▶ _What to produce_
Using the entries below, transcribe exactly the line containing "At what distance from each" and each line that follows it to the end.

Collected data entries
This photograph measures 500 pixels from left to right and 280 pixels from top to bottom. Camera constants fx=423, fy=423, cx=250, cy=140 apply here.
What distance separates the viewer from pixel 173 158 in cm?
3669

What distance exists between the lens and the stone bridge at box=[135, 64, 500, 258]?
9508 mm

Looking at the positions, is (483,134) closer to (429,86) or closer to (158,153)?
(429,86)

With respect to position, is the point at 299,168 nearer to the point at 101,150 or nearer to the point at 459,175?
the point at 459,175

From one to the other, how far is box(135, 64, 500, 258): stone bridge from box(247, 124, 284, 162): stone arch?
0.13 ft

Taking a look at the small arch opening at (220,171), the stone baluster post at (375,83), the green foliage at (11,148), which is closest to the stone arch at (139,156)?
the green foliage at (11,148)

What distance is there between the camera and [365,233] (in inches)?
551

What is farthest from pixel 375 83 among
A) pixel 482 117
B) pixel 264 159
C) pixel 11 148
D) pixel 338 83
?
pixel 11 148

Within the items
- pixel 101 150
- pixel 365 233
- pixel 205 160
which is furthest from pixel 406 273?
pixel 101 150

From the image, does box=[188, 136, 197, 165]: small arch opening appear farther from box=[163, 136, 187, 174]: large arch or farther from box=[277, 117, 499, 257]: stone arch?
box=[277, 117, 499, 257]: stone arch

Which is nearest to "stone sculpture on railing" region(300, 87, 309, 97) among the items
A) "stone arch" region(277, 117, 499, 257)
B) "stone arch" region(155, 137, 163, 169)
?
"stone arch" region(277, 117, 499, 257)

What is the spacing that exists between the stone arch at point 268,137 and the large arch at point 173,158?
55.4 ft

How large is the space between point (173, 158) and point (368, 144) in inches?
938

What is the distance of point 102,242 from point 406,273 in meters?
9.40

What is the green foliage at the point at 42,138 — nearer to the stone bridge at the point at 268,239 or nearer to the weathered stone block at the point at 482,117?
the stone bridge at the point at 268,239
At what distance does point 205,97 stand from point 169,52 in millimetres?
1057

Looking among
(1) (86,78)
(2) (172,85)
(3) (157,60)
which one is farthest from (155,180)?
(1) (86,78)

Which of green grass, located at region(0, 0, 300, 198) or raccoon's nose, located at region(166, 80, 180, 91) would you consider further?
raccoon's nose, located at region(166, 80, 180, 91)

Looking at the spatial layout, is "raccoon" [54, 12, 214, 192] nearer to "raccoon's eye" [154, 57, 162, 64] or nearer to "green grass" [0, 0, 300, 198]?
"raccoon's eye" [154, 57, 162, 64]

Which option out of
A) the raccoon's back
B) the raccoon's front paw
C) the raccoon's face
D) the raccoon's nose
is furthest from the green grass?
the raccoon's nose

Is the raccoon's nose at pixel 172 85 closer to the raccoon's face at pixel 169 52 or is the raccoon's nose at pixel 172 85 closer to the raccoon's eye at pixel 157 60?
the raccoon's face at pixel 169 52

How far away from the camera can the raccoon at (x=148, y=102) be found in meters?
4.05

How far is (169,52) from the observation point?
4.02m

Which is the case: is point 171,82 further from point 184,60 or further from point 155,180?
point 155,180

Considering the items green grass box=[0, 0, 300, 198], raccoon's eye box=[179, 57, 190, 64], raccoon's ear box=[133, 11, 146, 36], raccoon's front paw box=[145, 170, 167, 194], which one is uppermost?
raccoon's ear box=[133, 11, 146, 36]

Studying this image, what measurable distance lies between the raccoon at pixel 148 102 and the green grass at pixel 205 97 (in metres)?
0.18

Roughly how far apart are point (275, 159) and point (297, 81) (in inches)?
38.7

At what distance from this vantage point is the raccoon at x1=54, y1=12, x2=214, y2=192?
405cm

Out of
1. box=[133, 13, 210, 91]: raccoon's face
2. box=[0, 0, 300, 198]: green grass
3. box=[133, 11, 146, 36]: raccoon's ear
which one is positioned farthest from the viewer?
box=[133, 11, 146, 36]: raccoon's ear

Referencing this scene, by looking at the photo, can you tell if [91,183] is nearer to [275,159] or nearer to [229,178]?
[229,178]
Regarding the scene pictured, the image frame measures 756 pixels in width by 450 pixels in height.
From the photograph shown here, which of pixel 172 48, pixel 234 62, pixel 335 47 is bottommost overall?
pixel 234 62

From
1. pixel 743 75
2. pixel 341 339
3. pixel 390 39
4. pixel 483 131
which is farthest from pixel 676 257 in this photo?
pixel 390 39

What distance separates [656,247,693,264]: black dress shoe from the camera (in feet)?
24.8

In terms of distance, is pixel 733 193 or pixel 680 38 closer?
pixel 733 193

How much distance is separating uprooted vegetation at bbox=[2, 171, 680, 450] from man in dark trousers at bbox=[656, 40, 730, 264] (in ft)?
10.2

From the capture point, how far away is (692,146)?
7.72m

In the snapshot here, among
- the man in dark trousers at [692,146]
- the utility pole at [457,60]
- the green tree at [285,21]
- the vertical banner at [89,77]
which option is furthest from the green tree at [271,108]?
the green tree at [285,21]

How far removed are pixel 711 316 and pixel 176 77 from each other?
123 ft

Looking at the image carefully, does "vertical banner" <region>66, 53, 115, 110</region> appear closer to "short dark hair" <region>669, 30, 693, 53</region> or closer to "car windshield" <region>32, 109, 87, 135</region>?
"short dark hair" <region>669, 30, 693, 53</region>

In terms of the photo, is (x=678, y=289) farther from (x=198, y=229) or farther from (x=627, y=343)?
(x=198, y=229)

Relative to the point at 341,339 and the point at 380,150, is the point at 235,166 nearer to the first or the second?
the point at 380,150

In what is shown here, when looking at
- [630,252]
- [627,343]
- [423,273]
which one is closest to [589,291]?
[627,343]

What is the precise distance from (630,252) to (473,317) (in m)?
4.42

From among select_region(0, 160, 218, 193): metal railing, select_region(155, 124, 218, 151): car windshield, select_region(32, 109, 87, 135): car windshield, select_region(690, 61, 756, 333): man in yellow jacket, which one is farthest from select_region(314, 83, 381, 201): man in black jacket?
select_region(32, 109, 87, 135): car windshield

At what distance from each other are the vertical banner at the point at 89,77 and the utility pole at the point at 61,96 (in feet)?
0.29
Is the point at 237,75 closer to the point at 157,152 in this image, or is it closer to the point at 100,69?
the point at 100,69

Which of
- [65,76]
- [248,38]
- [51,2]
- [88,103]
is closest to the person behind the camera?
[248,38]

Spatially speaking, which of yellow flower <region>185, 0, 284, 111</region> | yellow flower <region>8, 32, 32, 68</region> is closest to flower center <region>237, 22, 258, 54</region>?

▶ _Result of the task_
At what distance from each other are the vertical banner at the point at 89,77 and the utility pole at the point at 61,96 (in feet)?
0.29
Is the point at 237,75 closer to the point at 157,152 in this image, or is it closer to the point at 100,69?
the point at 100,69

Which of
- [65,76]
- [248,38]
- [51,2]
- [88,103]
is closest to the person behind the camera?
[248,38]

Spatially speaking, which of yellow flower <region>185, 0, 284, 111</region> | yellow flower <region>8, 32, 32, 68</region> is closest to flower center <region>237, 22, 258, 54</region>?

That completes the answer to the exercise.